**** Text to read ****

Linda Caroline Sundblad (born 5 July 1981, in Lidköping) is a Swedish singer, actress and model.

Career

Lambretta 
Dropping out of school at the age of 15 to join the pop-rock music band Lambretta, she experienced much success at a young age. After releasing three albums with Lambretta, she decided in Autumn 2005 to go solo.

Solo 
Her first solo single, "Oh Father", was released in September 2006 and her debut album, Oh My God!, a couple of months later. "Oh Father" was nominated for a Grammis award. Musicwise it remained silent around Sundblad until the second part of 2009 when the new single "2 All My Girls" was released and a second album announced for 24 March 2010.

Other projects 
She is also featured on the Reflections album by Apocalyptica, for which she sings the vocals to "Faraway Vol.2". Sundblad works currently with House music artist Rasmus Faber; she sang for him on the single "Everything Is Alright", which was released on 22 November 2008 and on his second single "Always", which was released on 6 April 2009. Sundblad also features on Rasmus Faber's debut album Where We Belong.

**** Record excerpts ****

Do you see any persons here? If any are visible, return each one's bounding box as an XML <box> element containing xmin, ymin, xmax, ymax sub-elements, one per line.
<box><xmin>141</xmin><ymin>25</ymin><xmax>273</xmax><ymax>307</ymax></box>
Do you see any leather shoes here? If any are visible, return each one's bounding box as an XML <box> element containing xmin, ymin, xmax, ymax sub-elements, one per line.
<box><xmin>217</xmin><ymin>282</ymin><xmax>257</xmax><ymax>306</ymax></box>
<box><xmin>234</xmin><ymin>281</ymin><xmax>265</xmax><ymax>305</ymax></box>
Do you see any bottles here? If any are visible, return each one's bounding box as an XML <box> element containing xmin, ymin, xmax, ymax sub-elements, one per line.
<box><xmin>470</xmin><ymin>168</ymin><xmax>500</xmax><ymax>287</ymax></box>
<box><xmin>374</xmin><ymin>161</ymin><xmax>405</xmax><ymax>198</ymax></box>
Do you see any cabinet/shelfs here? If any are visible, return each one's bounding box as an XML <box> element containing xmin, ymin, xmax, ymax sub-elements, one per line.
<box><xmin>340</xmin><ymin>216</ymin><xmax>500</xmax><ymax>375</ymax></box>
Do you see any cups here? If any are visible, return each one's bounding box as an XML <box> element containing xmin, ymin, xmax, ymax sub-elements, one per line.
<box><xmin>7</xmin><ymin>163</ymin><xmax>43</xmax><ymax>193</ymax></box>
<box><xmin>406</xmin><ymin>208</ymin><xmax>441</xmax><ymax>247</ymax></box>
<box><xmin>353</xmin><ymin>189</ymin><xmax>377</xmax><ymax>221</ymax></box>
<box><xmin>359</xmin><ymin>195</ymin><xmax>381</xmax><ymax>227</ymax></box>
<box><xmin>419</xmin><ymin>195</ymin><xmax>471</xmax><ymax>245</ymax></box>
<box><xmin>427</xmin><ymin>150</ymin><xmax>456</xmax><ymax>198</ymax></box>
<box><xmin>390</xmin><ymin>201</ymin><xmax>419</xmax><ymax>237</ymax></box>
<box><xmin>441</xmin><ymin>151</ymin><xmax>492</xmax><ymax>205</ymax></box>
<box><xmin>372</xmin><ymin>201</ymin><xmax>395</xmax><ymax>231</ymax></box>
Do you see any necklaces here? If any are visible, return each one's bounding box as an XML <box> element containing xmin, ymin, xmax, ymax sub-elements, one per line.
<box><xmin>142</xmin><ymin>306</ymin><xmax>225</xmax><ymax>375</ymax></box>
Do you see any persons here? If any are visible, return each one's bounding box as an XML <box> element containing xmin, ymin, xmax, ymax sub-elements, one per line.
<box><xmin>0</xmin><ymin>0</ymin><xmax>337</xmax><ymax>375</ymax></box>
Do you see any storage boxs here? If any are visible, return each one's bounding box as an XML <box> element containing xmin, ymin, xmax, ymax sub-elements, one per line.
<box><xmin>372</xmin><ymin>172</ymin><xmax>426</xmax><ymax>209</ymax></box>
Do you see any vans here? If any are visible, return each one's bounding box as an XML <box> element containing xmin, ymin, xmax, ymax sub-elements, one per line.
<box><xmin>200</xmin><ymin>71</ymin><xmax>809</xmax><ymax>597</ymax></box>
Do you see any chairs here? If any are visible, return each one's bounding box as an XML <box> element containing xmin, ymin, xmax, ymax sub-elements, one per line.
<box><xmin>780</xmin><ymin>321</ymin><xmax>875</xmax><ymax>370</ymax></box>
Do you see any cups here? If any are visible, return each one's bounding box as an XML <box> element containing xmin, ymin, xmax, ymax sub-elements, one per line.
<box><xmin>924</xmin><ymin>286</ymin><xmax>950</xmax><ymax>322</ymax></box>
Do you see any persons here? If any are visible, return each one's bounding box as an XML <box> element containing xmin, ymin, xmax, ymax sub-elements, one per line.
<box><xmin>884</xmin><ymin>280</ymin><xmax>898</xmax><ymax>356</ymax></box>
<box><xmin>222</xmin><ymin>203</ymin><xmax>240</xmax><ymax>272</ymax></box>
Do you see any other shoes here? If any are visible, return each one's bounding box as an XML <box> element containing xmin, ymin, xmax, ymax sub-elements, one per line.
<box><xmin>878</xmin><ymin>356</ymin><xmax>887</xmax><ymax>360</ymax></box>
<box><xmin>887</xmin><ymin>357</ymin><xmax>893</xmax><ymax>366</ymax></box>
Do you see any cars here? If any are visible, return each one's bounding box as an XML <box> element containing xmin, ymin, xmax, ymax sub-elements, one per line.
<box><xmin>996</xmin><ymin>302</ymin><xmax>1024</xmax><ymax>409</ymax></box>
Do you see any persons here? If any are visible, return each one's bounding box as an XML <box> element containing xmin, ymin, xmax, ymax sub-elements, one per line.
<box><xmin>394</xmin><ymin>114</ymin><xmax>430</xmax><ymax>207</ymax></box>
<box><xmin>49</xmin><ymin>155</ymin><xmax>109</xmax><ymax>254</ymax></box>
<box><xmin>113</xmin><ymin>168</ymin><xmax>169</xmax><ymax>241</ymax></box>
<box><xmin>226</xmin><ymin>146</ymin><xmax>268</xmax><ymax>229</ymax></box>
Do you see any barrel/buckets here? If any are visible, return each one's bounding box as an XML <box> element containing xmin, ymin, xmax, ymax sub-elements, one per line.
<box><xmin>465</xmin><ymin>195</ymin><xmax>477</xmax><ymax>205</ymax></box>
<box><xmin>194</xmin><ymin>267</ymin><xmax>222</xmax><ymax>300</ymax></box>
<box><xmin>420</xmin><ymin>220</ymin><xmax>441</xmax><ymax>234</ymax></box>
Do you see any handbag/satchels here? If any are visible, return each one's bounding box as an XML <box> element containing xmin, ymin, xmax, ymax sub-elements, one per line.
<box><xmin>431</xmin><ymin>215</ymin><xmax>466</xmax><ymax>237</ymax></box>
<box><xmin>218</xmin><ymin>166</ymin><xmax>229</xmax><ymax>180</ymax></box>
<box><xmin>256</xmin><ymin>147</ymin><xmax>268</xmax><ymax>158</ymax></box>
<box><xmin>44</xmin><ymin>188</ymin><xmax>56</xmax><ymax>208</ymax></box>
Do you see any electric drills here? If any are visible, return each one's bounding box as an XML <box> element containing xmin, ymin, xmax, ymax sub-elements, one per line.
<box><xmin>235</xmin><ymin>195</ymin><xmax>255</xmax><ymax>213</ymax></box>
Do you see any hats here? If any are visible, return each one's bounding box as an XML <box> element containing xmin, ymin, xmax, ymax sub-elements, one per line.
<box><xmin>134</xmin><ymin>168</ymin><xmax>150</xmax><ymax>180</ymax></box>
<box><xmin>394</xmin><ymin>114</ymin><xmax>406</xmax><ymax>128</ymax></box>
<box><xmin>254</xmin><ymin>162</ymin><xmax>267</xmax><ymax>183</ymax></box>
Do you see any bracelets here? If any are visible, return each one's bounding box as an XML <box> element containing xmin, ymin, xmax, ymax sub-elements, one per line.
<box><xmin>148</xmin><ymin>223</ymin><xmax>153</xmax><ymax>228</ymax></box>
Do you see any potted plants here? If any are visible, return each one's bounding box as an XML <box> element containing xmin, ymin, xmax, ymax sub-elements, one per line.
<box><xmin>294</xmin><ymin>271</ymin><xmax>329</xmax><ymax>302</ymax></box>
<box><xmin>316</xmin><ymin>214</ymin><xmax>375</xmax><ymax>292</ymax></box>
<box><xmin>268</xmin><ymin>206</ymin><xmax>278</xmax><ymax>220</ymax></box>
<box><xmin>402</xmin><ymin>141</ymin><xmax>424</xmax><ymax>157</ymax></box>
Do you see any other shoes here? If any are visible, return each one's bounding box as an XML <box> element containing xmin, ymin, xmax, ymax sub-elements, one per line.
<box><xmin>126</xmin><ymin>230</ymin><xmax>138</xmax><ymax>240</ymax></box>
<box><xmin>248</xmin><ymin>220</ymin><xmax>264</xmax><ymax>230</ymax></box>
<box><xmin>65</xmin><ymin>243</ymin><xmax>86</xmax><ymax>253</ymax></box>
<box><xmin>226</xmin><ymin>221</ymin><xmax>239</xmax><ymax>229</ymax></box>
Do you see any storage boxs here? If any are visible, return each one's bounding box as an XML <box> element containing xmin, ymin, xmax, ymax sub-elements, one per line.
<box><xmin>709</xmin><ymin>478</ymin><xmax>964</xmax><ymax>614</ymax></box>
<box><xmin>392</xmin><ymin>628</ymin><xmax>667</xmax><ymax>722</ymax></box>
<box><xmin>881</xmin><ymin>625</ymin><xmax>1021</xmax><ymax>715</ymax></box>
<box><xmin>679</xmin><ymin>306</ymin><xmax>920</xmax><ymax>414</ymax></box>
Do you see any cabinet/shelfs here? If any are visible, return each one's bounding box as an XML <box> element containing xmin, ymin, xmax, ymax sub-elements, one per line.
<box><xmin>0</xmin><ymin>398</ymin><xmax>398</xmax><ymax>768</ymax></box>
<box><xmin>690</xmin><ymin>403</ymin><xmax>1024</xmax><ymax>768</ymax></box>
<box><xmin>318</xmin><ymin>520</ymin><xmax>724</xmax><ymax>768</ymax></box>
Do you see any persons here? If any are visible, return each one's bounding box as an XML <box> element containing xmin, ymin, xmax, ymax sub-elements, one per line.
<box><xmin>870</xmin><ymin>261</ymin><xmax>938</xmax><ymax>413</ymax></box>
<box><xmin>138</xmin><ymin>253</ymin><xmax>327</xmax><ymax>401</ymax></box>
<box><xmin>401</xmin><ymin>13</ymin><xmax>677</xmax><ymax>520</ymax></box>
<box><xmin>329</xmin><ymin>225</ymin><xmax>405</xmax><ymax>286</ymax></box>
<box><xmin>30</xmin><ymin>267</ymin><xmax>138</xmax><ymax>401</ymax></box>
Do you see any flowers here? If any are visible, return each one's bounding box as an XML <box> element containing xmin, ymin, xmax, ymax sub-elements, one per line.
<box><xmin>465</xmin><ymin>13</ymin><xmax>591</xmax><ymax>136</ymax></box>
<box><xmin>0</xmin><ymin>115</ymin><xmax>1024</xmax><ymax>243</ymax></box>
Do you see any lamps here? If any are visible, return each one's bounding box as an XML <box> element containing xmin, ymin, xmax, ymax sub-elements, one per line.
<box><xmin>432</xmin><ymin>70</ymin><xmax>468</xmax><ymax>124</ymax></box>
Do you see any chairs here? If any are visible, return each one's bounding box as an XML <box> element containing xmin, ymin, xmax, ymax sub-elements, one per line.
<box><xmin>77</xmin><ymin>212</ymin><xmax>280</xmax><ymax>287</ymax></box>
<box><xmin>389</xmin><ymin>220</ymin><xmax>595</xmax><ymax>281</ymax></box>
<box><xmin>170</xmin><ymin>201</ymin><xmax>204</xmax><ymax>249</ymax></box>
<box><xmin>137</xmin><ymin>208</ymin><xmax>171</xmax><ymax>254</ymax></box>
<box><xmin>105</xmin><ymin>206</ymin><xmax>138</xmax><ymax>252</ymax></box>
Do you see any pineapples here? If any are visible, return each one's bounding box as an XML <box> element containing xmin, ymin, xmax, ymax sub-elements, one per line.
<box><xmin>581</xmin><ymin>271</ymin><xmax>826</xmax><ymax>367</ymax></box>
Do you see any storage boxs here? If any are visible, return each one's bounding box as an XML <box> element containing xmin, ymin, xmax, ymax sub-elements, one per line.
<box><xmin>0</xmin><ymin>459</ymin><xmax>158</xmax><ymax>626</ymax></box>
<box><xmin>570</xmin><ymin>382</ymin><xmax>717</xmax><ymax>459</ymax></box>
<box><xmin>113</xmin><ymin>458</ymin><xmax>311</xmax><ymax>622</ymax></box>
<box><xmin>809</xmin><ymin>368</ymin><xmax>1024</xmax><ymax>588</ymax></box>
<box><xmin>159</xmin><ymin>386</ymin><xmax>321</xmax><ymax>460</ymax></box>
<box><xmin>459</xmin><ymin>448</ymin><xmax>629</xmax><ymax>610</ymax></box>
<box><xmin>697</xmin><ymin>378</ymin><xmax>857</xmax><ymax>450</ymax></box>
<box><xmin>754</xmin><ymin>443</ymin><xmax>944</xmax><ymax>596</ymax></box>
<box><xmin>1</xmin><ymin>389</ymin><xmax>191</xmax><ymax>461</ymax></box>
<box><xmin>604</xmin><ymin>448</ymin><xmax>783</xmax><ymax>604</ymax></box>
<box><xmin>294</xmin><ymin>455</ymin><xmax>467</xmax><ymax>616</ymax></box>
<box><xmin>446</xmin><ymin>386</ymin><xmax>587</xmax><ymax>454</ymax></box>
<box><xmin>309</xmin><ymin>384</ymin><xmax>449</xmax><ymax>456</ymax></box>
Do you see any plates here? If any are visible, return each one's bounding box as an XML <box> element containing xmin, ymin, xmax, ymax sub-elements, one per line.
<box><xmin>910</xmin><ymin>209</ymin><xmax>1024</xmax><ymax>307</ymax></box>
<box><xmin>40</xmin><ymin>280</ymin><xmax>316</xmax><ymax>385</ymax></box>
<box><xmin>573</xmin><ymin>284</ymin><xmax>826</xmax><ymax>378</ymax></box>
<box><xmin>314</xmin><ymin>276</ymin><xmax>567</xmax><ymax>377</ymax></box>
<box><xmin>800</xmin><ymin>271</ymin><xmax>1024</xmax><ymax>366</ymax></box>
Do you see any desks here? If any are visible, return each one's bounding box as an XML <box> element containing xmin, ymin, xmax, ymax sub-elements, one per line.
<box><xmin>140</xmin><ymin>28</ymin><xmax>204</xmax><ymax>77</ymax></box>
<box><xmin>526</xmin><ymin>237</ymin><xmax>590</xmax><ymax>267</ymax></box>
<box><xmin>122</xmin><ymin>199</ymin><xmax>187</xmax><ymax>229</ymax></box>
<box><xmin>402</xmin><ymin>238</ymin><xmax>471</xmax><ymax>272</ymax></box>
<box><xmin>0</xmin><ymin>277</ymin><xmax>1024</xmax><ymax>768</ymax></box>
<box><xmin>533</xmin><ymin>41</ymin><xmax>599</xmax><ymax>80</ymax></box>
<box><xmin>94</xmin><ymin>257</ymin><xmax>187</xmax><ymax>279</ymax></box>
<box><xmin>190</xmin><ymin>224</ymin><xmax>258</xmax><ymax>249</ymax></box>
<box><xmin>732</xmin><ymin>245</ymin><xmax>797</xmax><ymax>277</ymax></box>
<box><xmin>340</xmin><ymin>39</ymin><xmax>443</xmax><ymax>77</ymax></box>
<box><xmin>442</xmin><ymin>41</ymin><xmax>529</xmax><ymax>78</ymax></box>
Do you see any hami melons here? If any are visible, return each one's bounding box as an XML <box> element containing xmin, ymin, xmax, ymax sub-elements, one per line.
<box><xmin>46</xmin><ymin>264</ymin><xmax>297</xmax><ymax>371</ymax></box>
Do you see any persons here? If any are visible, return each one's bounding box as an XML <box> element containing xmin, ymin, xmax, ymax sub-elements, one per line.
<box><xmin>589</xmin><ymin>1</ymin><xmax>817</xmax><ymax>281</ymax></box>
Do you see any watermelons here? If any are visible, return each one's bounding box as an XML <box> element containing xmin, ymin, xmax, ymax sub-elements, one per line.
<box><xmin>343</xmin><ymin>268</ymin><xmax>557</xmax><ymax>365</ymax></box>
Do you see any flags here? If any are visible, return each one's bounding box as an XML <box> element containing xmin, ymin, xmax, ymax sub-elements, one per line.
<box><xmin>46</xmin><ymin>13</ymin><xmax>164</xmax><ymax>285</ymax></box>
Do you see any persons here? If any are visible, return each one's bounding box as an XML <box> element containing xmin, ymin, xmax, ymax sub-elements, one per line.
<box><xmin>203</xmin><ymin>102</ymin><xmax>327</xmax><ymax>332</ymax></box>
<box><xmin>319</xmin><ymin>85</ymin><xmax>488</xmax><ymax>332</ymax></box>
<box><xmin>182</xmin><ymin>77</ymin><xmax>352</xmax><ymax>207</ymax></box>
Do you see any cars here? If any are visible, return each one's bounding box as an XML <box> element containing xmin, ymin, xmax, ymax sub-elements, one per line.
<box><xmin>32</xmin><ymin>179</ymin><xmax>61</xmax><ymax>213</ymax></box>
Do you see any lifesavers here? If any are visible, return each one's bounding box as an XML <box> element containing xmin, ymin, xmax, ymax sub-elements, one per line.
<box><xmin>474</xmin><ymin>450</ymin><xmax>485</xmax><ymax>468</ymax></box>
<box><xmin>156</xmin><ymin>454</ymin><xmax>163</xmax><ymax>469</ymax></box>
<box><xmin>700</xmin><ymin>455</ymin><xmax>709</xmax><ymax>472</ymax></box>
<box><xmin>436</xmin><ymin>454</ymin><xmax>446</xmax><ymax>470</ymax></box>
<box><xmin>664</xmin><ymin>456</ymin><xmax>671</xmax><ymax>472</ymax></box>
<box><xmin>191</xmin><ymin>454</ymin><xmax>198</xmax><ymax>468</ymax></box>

****

**To-do list**:
**A)** In the Linda Sundblad article, why did she leave school at the age of 15?
**B)** Transcribe everything in the Linda Sundblad article from "Other projects" down to "Where We Belong.".

**Solutions to the tasks**:
**A)** She dropped out of school at 15 to join the pop-rock music band Lambretta.

**B)**
Other projects 
She is also featured on the Reflections album by Apocalyptica, for which she sings the vocals to "Faraway Vol.2". Sundblad works currently with House music artist Rasmus Faber; she sang for him on the single "Everything Is Alright", which was released on 22 November 2008 and on his second single "Always", which was released on 6 April 2009. Sundblad also features on Rasmus Faber's debut album Where We Belong.